#### [What this exercise asks]
[A] From the article on Amritsar, list every dish named in the sentence that begins "You can indulge in some hearty dishes".
[B] Write the next part of the article on Amritsar, picking up after its final sentence.

#### [Text section]
>> Begin

7 reason you must visit Amritsar – a city that feels like an all-embracing community
Warmth. That’s perhaps the predominant feeling that I associate with Amritsar. It’s a place that embraces you with open arms and encourages you to let go of your own inhibitions too. My first visit to Amritsar was in Jan 2011 – a quick stop enroute Dalhousie, for a trek with friends. We did the usual – Darbar Sahib darshan, lassi, Kulcha, and Wagah border ceremony. But something about the city lingered on and got me to keep revisiting it. Now, 15+ visits later, I’m deeply in love with it and here’s why I think you too must visit Amritsar at least once!
The hearty food
Amritsar is the home of some of the choicest delicacies of Punjabi food that make up a big chunk of North Indian food. There’s a local saying here that says the Ambarsari people spend half their time eating food, and the other half preparing it! And boy, does it show! You can indulge in some hearty dishes like the crispy ghee-laden Amritsari kulcha, delish sarson ka saag and makki ki roti, lassi, chhole bhature, maa di dal among others. The way to the heart is definitely through the stomach!

>> End

#### [Entries supplied]
>> Begin

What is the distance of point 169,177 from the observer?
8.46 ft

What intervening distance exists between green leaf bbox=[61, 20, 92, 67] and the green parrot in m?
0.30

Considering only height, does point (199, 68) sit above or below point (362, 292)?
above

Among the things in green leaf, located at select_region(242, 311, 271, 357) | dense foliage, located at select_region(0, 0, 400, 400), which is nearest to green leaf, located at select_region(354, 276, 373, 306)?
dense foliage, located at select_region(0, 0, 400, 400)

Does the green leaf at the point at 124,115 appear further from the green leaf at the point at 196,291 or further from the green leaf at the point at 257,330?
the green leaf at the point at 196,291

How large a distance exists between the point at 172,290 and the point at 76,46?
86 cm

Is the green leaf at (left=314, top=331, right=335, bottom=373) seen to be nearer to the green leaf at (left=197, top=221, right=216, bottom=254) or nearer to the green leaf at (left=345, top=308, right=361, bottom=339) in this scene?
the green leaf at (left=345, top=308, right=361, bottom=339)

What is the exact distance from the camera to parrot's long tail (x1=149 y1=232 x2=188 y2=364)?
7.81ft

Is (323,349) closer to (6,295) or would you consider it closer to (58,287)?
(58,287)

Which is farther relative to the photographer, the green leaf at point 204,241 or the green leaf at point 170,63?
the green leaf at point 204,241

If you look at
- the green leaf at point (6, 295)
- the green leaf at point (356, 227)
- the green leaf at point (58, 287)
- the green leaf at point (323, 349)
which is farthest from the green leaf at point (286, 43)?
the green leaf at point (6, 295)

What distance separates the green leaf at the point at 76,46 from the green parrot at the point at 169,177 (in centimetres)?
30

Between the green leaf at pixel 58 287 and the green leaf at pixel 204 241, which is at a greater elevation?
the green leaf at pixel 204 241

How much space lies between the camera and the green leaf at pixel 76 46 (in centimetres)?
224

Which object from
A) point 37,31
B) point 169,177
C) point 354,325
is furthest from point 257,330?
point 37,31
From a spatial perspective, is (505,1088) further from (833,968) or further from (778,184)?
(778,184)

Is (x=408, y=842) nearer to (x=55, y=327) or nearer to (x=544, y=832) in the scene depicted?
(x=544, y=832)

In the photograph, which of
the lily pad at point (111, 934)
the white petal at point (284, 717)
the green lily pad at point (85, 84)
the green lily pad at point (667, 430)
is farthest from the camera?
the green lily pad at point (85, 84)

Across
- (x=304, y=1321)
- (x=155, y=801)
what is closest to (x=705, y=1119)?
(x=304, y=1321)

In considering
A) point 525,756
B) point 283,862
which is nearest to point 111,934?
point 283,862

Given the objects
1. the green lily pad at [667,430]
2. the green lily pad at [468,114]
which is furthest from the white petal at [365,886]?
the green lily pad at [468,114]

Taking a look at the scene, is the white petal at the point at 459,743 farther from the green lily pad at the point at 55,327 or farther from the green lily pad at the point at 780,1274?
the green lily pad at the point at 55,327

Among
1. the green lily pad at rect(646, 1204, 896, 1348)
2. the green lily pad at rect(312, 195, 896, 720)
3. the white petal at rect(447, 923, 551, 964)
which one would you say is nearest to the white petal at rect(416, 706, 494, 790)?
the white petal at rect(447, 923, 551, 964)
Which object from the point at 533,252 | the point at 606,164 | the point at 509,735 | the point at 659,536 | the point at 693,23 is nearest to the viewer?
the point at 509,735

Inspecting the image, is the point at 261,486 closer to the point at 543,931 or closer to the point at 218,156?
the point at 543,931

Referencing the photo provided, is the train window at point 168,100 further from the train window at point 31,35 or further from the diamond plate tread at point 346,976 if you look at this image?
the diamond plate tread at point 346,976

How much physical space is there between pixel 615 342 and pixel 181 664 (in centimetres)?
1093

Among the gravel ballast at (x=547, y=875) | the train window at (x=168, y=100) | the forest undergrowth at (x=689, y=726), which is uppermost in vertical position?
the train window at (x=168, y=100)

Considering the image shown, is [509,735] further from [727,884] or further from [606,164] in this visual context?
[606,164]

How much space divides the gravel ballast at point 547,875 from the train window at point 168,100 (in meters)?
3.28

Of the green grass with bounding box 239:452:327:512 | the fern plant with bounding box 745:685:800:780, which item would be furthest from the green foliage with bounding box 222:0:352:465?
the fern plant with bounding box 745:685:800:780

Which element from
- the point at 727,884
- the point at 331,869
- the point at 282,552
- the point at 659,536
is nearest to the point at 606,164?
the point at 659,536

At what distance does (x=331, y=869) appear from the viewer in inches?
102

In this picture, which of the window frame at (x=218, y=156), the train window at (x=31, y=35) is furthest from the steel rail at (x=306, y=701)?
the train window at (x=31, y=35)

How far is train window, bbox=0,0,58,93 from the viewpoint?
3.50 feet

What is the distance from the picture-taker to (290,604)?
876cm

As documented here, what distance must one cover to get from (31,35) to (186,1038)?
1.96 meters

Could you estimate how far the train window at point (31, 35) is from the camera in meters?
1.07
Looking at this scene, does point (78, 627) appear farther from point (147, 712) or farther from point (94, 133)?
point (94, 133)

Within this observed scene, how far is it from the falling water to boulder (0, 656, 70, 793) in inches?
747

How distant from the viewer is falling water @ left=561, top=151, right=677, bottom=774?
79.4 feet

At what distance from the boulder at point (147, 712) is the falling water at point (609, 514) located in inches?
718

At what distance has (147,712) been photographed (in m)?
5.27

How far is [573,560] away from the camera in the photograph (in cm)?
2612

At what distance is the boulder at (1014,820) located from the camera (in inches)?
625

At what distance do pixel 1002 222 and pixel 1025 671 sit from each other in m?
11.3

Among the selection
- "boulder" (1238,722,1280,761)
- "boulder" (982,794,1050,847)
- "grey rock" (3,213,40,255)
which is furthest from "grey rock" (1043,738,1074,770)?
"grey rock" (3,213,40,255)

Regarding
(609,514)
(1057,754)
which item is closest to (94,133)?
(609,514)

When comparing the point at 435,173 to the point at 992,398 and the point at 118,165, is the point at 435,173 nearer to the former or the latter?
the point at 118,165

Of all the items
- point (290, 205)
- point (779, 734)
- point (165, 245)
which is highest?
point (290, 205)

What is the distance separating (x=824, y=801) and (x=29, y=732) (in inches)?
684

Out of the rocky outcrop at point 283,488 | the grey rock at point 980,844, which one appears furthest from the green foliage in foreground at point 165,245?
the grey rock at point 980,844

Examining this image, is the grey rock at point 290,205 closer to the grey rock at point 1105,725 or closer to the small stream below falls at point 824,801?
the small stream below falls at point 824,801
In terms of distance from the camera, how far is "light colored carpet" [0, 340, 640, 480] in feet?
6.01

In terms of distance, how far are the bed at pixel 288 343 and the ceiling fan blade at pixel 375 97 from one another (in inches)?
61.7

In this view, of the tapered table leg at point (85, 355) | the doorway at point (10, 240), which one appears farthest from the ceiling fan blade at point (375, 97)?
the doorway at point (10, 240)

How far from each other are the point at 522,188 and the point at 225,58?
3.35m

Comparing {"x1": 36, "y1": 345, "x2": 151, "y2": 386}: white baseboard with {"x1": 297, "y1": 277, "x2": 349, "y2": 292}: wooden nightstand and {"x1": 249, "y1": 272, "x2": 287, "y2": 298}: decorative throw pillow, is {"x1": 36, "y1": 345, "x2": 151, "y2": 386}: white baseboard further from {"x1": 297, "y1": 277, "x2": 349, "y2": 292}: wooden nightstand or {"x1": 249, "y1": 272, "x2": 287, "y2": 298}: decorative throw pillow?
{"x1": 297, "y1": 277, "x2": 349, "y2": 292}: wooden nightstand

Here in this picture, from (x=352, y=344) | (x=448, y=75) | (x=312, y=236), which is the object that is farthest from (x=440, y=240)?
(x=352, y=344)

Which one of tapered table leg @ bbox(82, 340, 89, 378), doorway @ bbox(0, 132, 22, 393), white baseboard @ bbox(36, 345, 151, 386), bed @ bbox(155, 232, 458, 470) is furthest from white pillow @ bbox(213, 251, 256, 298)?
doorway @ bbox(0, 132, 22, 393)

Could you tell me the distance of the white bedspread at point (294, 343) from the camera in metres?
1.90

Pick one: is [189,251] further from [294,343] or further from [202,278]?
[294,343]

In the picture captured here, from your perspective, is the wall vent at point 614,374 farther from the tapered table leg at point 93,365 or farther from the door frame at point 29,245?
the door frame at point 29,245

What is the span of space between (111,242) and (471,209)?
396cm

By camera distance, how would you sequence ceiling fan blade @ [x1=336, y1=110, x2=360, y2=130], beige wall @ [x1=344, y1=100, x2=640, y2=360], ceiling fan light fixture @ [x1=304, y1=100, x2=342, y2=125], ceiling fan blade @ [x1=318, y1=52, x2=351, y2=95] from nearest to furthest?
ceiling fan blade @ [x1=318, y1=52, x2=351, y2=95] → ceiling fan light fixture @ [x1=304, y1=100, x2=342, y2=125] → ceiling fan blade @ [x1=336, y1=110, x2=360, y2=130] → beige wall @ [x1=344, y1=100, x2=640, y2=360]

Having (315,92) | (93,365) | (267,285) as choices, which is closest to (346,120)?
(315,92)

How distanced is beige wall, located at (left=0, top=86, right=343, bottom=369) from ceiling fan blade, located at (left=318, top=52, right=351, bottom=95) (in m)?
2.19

>> End

#### [Results]
[A] Amritsari kulcha, sarson ka saag, makki ki roti, lassi, chhole bhature, maa di dal

[B]
The fresh countryside
What’s better than a culturally rich city? A culturally rich city with access to the countryside! Punjab is called the ‘food basket of India’ because it produces 2/3rds wheat of the country, and Amritsar is surrounded by some of these beautiful farms and villages. The stunning yellow mustard fields under the blue sky are a feast for the eyes. Drinking a tall glass of lassi while sitting on a khaat in the middle of a khet under a tree, surrounded by buffaloes – that was a personal bucket list item of mine which I’ve ticked off several times now, always gleefully
The strong connect with the past
Amritsar has intriguing roots to the past that go as far back as myth! For instance, it is said to be the site of sage Valmiki’s ashram, who wrote the Ramayana, and also the birthplace of Luv and Kush. Through the medieval era, it was the gateway into India for the middle east and much of the west. Guru Nanak Das Ji is believed to have spent time meditating in the forests around Amritsar. Later, the founding of the city by Guru Ram Das Ji is an important milestone in the Sikh tradition, making this one of the oldest planned cities that continue to exist. Amritsar was also the site of the Jallianwala Bagh massacre in 1919, a particularly grim chapter of India’s colonial history and an important milestone in the freedom movement. Then there was the partition in 1947 which affected Amritsar brutally, being as it is just 30 km from the border. And finally, the Operation Blue Star in 1984 which led to significant damage of the Golden Temple and political tensions that continue to reverberate.
Happy, colourful, lively
A city is not merely its infrastructure or landscape. It is, in fact, almost like a living being – each city exhibits a unique character of its own, a vibe that belongs to it exclusively. In that regard, Amritsar exudes happiness! The city is lively and inviting with its colourful markets showcasing myriad handicrafts including the breathtaking phulkari work (floral embroidery) and buzzing alleyways that make for intriguing walks.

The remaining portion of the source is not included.